- WORK INSTRUCTION
Every line of the material below should be retyped exactly.

- GIVEN DATA
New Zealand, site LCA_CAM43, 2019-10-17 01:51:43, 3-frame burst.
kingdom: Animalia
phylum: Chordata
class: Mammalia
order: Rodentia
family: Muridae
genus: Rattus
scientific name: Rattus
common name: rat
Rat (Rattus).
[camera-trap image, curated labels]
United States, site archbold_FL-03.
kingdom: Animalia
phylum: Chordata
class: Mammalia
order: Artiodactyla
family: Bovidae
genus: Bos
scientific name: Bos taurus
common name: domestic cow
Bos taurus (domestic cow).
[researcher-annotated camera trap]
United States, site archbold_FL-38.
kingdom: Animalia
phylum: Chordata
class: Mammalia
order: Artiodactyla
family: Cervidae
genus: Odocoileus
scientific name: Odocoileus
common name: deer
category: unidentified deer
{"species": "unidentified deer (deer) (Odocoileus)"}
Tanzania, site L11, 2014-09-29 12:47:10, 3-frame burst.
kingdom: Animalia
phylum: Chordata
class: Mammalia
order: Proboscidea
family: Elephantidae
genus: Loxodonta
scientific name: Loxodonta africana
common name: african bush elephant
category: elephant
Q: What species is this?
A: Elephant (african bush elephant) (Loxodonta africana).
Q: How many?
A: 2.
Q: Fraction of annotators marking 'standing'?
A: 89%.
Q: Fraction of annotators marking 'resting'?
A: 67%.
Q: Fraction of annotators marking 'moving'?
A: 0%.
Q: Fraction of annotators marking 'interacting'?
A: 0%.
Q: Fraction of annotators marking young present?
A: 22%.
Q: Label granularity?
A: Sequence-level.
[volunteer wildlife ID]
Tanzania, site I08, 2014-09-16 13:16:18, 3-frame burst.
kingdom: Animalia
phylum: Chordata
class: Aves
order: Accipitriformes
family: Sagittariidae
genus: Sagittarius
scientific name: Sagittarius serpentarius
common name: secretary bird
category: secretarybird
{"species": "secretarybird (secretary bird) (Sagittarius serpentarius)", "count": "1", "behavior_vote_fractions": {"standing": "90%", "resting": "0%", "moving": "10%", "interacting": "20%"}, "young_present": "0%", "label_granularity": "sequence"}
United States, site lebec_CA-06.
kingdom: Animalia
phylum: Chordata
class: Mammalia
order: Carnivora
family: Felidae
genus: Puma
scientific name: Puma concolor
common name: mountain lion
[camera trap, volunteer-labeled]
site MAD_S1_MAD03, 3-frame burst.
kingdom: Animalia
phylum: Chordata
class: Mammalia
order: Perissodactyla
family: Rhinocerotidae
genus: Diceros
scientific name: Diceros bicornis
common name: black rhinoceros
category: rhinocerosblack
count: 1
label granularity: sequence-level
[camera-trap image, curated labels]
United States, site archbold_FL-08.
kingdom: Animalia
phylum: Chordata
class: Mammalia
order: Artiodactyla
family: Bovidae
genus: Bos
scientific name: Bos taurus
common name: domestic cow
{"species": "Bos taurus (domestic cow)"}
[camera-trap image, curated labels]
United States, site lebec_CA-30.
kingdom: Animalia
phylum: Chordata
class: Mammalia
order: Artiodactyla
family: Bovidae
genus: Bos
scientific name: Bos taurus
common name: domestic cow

- ANSWER AREA
New Zealand, site LCA_CAM43, 2019-10-17 01:51:43, 3-frame burst.
kingdom: Animalia
phylum: Chordata
class: Mammalia
order: Rodentia
family: Muridae
genus: Rattus
scientific name: Rattus
common name: rat
Rat (Rattus).
[camera-trap image, curated labels]
United States, site archbold_FL-03.
kingdom: Animalia
phylum: Chordata
class: Mammalia
order: Artiodactyla
family: Bovidae
genus: Bos
scientific name: Bos taurus
common name: domestic cow
Bos taurus (domestic cow).
[researcher-annotated camera trap]
United States, site archbold_FL-38.
kingdom: Animalia
phylum: Chordata
class: Mammalia
order: Artiodactyla
family: Cervidae
genus: Odocoileus
scientific name: Odocoileus
common name: deer
category: unidentified deer
{"species": "unidentified deer (deer) (Odocoileus)"}
Tanzania, site L11, 2014-09-29 12:47:10, 3-frame burst.
kingdom: Animalia
phylum: Chordata
class: Mammalia
order: Proboscidea
family: Elephantidae
genus: Loxodonta
scientific name: Loxodonta africana
common name: african bush elephant
category: elephant
Q: What species is this?
A: Elephant (african bush elephant) (Loxodonta africana).
Q: How many?
A: 2.
Q: Fraction of annotators marking 'standing'?
A: 89%.
Q: Fraction of annotators marking 'resting'?
A: 67%.
Q: Fraction of annotators marking 'moving'?
A: 0%.
Q: Fraction of annotators marking 'interacting'?
A: 0%.
Q: Fraction of annotators marking young present?
A: 22%.
Q: Label granularity?
A: Sequence-level.
[volunteer wildlife ID]
Tanzania, site I08, 2014-09-16 13:16:18, 3-frame burst.
kingdom: Animalia
phylum: Chordata
class: Aves
order: Accipitriformes
family: Sagittariidae
genus: Sagittarius
scientific name: Sagittarius serpentarius
common name: secretary bird
category: secretarybird
{"species": "secretarybird (secretary bird) (Sagittarius serpentarius)", "count": "1", "behavior_vote_fractions": {"standing": "90%", "resting": "0%", "moving": "10%", "interacting": "20%"}, "young_present": "0%", "label_granularity": "sequence"}
United States, site lebec_CA-06.
kingdom: Animalia
phylum: Chordata
class: Mammalia
order: Carnivora
family: Felidae
genus: Puma
scientific name: Puma concolor
common name: mountain lion
[camera trap, volunteer-labeled]
site MAD_S1_MAD03, 3-frame burst.
kingdom: Animalia
phylum: Chordata
class: Mammalia
order: Perissodactyla
family: Rhinocerotidae
genus: Diceros
scientific name: Diceros bicornis
common name: black rhinoceros
category: rhinocerosblack
count: 1
label granularity: sequence-level
[camera-trap image, curated labels]
United States, site archbold_FL-08.
kingdom: Animalia
phylum: Chordata
class: Mammalia
order: Artiodactyla
family: Bovidae
genus: Bos
scientific name: Bos taurus
common name: domestic cow
{"species": "Bos taurus (domestic cow)"}
[camera-trap image, curated labels]
United States, site lebec_CA-30.
kingdom: Animalia
phylum: Chordata
class: Mammalia
order: Artiodactyla
family: Bovidae
genus: Bos
scientific name: Bos taurus
common name: domestic cow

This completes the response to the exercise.